Like Heath, May is prone to U-turns, trusts no-one beyond a tiny circle, and favours a bunker mentality in No 10. Above all, again like Heath, she is shy and finds mixing with the public and her backbenchers distasteful. She can fall silent in conversation for an uncomfortable length. She is visibly ill at ease with the voters, in stark contrast to Corbyn, Blair, Farage or even Cameron. She is more akin to Gordon Brown, also the child of a clergyman, who shared her dedication to public service and sense of duty, but suffered also from mild paranoia and morbid terror of a walkabout or a TV studio.

Really, May comes across as being much more of an administrator, a civil servant manqué, than a classical politician. There is a reason why the first job she took after university was as a Bank of England graduate trainee – a civil servant in all but name and at a place where the “common touch” is no great advantage.

Theresa May and Donald Trump are said not to have hit things off
Theresa May and Donald Trump are said not to have hit things off (Reuters)

The prime minister’s curious shortcomings at being an actual politician – after all, she spent a good deal of time at the grubby end of the game in local government – let her down badly in the 2017 election, and again after the Grenfell disaster, and continue to do so on TV. (One recent appearance was said to be like a hostage video). She can be dignified and sensitive, as she has shown after terror attacks, but more often she seems to lack a certain instinct about the right thing to do for the “optics”.

Perhaps some of this is down to simple shyness, which is why the prime minister sometimes looks so lonesome at EU summits, and why she never really hit it off with Donald Trump (he thinks she talks to him the way a schoolmistress would address a dim pupil). She is said to get on best with the similarly unfussy Shinzo Abe, prime minister of Japan.

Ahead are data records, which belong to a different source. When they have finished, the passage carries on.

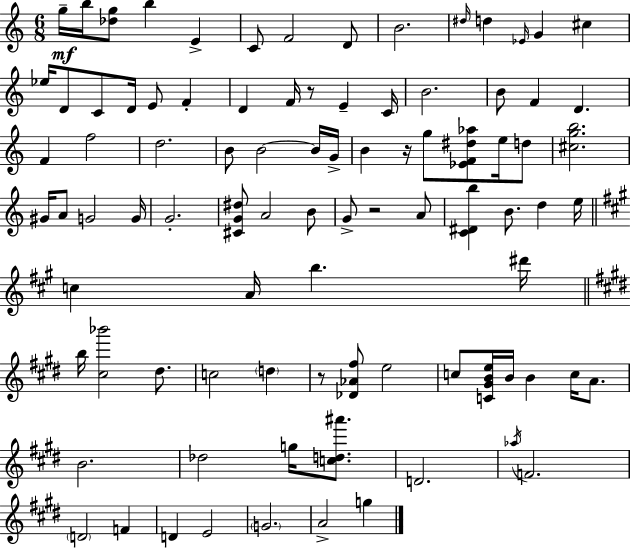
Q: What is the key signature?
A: C major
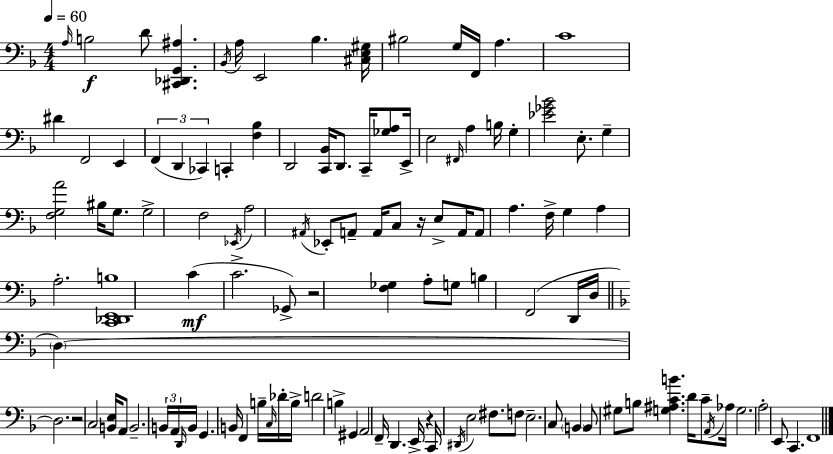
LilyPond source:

{
  \clef bass
  \numericTimeSignature
  \time 4/4
  \key f \major
  \tempo 4 = 60
  \grace { a16 }\f b2 d'8 <cis, des, g, ais>4. | \acciaccatura { bes,16 } a16 e,2 bes4. | <cis e gis>16 bis2 g16 f,16 a4. | c'1 | \break dis'4 f,2 e,4 | \tuplet 3/2 { f,4( d,4 ces,4) } c,4-. | <f bes>4 d,2 <c, bes,>16 d,8. | c,16-- <ges a>8 e,16-> e2 \grace { fis,16 } a4 | \break b16 g4-. <ees' ges' bes'>2 | e8.-. g4-- <f g a'>2 bis16 | g8. g2-> f2 | \acciaccatura { ees,16 } a2 \acciaccatura { ais,16 } ees,8-. a,8-- | \break a,16 c8 r16 e8-> a,16 a,8 a4. | f16-> g4 a4 a2.-. | <c, des, e, b>1 | c'4(\mf c'2.-> | \break ges,8->) r2 <f ges>4 | a8-. g8 b4 f,2( | d,16 d16 \bar "||" \break \key f \major \parenthesize d4~~) d2. | r2 c2 | <b, e>16 a,8 b,2.-- \tuplet 3/2 { b,16 | a,16 \grace { d,16 } } b,16 g,4. b,16 f,4 b16-- \grace { c16 } | \break des'16-. b16-> d'2 b4-> gis,4 | \parenthesize a,2 f,16-- d,4. | e,16-> r4 c,16 \acciaccatura { dis,16 } e2 | fis8. f8 e2.-- | \break c8 \parenthesize b,4 b,8 gis8 b8 <g ais c' b'>4. | d'16 c'8-- \acciaccatura { a,16 } aes16 g2. | a2-. e,8 c,4. | f,1 | \break \bar "|."
}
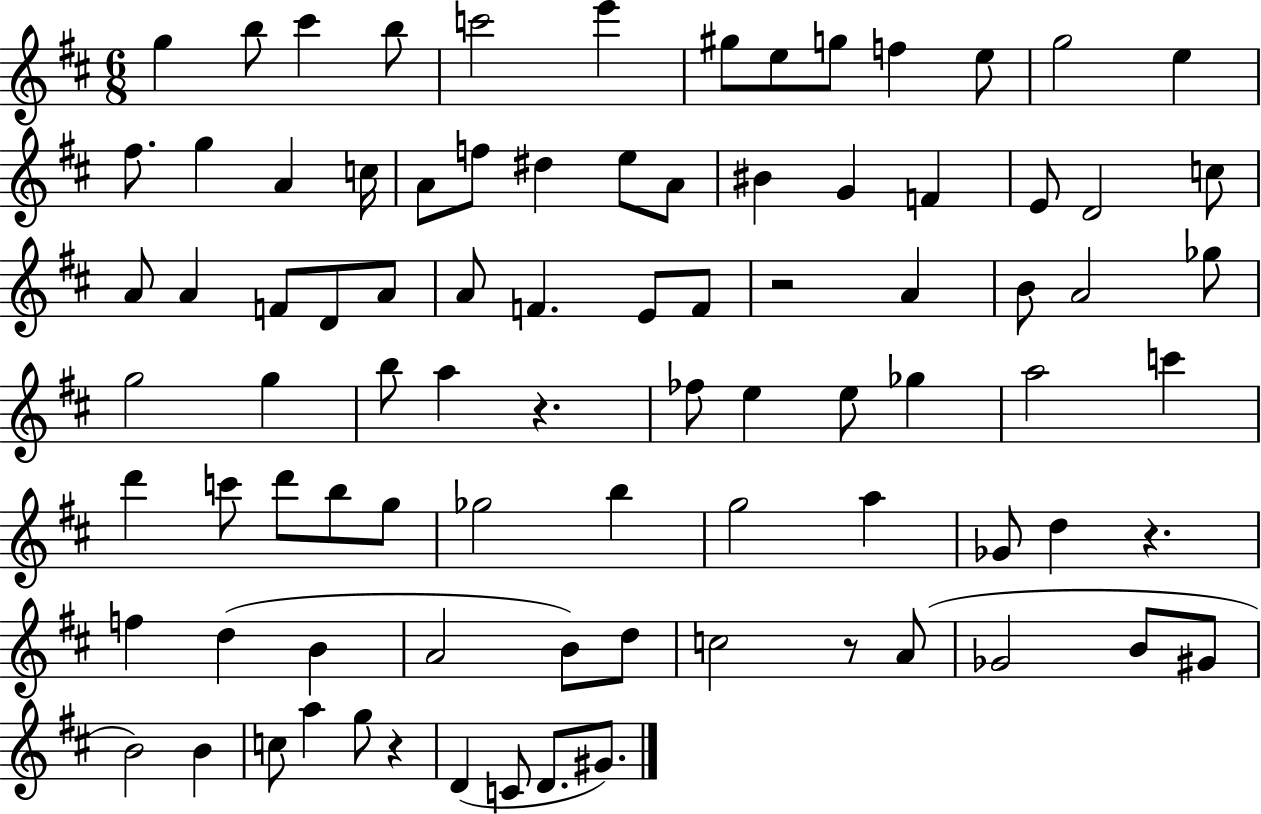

In any event, it is these tragic flaws in her make-up – the nervousness, brittleness, shyness – that explain why she lost her snap election, and why her premiership has subsequently been such a disaster. Even without Brexit she’d have been a flop; Brexit just adds to the scale of the failure – although, ironically, it has also artificially extended her tenure in Downing Street.

Theresa May’s abiding legacy will turn out to be blue British passports, printed in France. Let me be absolutely clear about that.